# [Task statement]
Without skipping anything, write out each record below exactly.

# [Dataset records]
=====
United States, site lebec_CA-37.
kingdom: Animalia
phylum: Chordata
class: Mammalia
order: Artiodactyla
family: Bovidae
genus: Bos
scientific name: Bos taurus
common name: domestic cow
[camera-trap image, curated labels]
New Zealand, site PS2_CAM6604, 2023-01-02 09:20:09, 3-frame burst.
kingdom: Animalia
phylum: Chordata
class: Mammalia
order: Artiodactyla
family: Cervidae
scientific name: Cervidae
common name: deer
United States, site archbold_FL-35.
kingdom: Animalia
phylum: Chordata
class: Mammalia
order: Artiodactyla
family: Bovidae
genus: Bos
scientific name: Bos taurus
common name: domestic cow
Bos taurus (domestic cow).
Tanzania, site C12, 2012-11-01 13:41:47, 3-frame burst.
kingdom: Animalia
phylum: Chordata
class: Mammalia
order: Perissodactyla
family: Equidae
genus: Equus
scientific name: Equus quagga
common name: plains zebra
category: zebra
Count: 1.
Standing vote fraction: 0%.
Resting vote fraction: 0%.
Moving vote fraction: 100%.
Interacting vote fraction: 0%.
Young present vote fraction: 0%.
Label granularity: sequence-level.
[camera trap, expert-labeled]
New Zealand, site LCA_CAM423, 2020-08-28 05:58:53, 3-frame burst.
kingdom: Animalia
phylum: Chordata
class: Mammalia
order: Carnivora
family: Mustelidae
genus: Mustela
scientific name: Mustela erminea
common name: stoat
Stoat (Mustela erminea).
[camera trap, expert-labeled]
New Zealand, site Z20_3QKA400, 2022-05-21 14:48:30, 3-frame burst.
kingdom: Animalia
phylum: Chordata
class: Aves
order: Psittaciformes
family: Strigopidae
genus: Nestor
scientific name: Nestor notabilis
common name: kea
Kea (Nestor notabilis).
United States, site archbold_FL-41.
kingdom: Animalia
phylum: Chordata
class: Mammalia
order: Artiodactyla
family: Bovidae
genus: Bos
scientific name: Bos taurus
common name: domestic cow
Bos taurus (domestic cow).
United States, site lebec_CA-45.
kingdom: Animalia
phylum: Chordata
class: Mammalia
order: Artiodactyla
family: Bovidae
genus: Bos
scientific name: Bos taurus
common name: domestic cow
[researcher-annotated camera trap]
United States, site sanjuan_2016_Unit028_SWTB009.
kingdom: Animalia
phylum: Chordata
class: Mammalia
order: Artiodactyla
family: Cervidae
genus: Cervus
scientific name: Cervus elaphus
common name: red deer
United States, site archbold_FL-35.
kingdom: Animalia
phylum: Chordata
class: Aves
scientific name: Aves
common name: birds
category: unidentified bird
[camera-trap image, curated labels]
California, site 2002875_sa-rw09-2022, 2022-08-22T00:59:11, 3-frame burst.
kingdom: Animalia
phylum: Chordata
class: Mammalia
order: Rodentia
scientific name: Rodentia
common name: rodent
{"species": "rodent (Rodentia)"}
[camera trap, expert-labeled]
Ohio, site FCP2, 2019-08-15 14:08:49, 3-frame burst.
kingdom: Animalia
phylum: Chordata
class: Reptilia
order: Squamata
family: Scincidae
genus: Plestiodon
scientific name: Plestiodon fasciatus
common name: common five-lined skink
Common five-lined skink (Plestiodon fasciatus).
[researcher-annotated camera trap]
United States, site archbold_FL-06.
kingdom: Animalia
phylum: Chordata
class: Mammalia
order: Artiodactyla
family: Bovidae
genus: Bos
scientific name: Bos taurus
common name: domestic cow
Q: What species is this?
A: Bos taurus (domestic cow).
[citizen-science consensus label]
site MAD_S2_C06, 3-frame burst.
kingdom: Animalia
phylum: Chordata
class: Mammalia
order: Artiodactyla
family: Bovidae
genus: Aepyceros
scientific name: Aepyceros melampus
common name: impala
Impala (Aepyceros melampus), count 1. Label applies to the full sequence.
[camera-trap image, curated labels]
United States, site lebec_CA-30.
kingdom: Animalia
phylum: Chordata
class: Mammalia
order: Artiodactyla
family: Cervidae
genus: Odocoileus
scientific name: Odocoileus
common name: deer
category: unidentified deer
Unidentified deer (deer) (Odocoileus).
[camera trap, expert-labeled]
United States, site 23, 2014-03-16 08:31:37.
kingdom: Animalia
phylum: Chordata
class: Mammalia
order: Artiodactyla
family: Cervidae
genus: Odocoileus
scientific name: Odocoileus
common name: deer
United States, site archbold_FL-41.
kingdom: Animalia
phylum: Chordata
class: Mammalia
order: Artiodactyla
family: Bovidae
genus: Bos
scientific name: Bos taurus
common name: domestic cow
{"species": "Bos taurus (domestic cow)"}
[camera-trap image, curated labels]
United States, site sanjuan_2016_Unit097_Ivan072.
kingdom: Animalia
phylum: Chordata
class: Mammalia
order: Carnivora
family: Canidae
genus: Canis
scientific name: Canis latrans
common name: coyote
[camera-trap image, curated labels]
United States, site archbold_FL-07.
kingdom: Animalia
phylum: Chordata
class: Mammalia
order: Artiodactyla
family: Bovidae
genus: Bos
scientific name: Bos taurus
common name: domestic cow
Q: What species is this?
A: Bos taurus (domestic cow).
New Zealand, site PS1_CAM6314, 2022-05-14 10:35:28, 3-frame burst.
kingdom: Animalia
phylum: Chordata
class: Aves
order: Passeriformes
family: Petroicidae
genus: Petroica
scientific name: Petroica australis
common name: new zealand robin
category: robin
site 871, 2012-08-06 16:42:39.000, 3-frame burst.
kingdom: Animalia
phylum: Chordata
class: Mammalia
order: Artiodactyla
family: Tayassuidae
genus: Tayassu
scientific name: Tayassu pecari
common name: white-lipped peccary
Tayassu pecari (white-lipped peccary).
=====
# [Task result]
United States, site lebec_CA-37.
kingdom: Animalia
phylum: Chordata
class: Mammalia
order: Artiodactyla
family: Bovidae
genus: Bos
scientific name: Bos taurus
common name: domestic cow
[camera-trap image, curated labels]
New Zealand, site PS2_CAM6604, 2023-01-02 09:20:09, 3-frame burst.
kingdom: Animalia
phylum: Chordata
class: Mammalia
order: Artiodactyla
family: Cervidae
scientific name: Cervidae
common name: deer
United States, site archbold_FL-35.
kingdom: Animalia
phylum: Chordata
class: Mammalia
order: Artiodactyla
family: Bovidae
genus: Bos
scientific name: Bos taurus
common name: domestic cow
Bos taurus (domestic cow).
Tanzania, site C12, 2012-11-01 13:41:47, 3-frame burst.
kingdom: Animalia
phylum: Chordata
class: Mammalia
order: Perissodactyla
family: Equidae
genus: Equus
scientific name: Equus quagga
common name: plains zebra
category: zebra
Count: 1.
Standing vote fraction: 0%.
Resting vote fraction: 0%.
Moving vote fraction: 100%.
Interacting vote fraction: 0%.
Young present vote fraction: 0%.
Label granularity: sequence-level.
[camera trap, expert-labeled]
New Zealand, site LCA_CAM423, 2020-08-28 05:58:53, 3-frame burst.
kingdom: Animalia
phylum: Chordata
class: Mammalia
order: Carnivora
family: Mustelidae
genus: Mustela
scientific name: Mustela erminea
common name: stoat
Stoat (Mustela erminea).
[camera trap, expert-labeled]
New Zealand, site Z20_3QKA400, 2022-05-21 14:48:30, 3-frame burst.
kingdom: Animalia
phylum: Chordata
class: Aves
order: Psittaciformes
family: Strigopidae
genus: Nestor
scientific name: Nestor notabilis
common name: kea
Kea (Nestor notabilis).
United States, site archbold_FL-41.
kingdom: Animalia
phylum: Chordata
class: Mammalia
order: Artiodactyla
family: Bovidae
genus: Bos
scientific name: Bos taurus
common name: domestic cow
Bos taurus (domestic cow).
United States, site lebec_CA-45.
kingdom: Animalia
phylum: Chordata
class: Mammalia
order: Artiodactyla
family: Bovidae
genus: Bos
scientific name: Bos taurus
common name: domestic cow
[researcher-annotated camera trap]
United States, site sanjuan_2016_Unit028_SWTB009.
kingdom: Animalia
phylum: Chordata
class: Mammalia
order: Artiodactyla
family: Cervidae
genus: Cervus
scientific name: Cervus elaphus
common name: red deer
United States, site archbold_FL-35.
kingdom: Animalia
phylum: Chordata
class: Aves
scientific name: Aves
common name: birds
category: unidentified bird
[camera-trap image, curated labels]
California, site 2002875_sa-rw09-2022, 2022-08-22T00:59:11, 3-frame burst.
kingdom: Animalia
phylum: Chordata
class: Mammalia
order: Rodentia
scientific name: Rodentia
common name: rodent
{"species": "rodent (Rodentia)"}
[camera trap, expert-labeled]
Ohio, site FCP2, 2019-08-15 14:08:49, 3-frame burst.
kingdom: Animalia
phylum: Chordata
class: Reptilia
order: Squamata
family: Scincidae
genus: Plestiodon
scientific name: Plestiodon fasciatus
common name: common five-lined skink
Common five-lined skink (Plestiodon fasciatus).
[researcher-annotated camera trap]
United States, site archbold_FL-06.
kingdom: Animalia
phylum: Chordata
class: Mammalia
order: Artiodactyla
family: Bovidae
genus: Bos
scientific name: Bos taurus
common name: domestic cow
Q: What species is this?
A: Bos taurus (domestic cow).
[citizen-science consensus label]
site MAD_S2_C06, 3-frame burst.
kingdom: Animalia
phylum: Chordata
class: Mammalia
order: Artiodactyla
family: Bovidae
genus: Aepyceros
scientific name: Aepyceros melampus
common name: impala
Impala (Aepyceros melampus), count 1. Label applies to the full sequence.
[camera-trap image, curated labels]
United States, site lebec_CA-30.
kingdom: Animalia
phylum: Chordata
class: Mammalia
order: Artiodactyla
family: Cervidae
genus: Odocoileus
scientific name: Odocoileus
common name: deer
category: unidentified deer
Unidentified deer (deer) (Odocoileus).
[camera trap, expert-labeled]
United States, site 23, 2014-03-16 08:31:37.
kingdom: Animalia
phylum: Chordata
class: Mammalia
order: Artiodactyla
family: Cervidae
genus: Odocoileus
scientific name: Odocoileus
common name: deer
United States, site archbold_FL-41.
kingdom: Animalia
phylum: Chordata
class: Mammalia
order: Artiodactyla
family: Bovidae
genus: Bos
scientific name: Bos taurus
common name: domestic cow
{"species": "Bos taurus (domestic cow)"}
[camera-trap image, curated labels]
United States, site sanjuan_2016_Unit097_Ivan072.
kingdom: Animalia
phylum: Chordata
class: Mammalia
order: Carnivora
family: Canidae
genus: Canis
scientific name: Canis latrans
common name: coyote
[camera-trap image, curated labels]
United States, site archbold_FL-07.
kingdom: Animalia
phylum: Chordata
class: Mammalia
order: Artiodactyla
family: Bovidae
genus: Bos
scientific name: Bos taurus
common name: domestic cow
Q: What species is this?
A: Bos taurus (domestic cow).
New Zealand, site PS1_CAM6314, 2022-05-14 10:35:28, 3-frame burst.
kingdom: Animalia
phylum: Chordata
class: Aves
order: Passeriformes
family: Petroicidae
genus: Petroica
scientific name: Petroica australis
common name: new zealand robin
category: robin
site 871, 2012-08-06 16:42:39.000, 3-frame burst.
kingdom: Animalia
phylum: Chordata
class: Mammalia
order: Artiodactyla
family: Tayassuidae
genus: Tayassu
scientific name: Tayassu pecari
common name: white-lipped peccary
Tayassu pecari (white-lipped peccary).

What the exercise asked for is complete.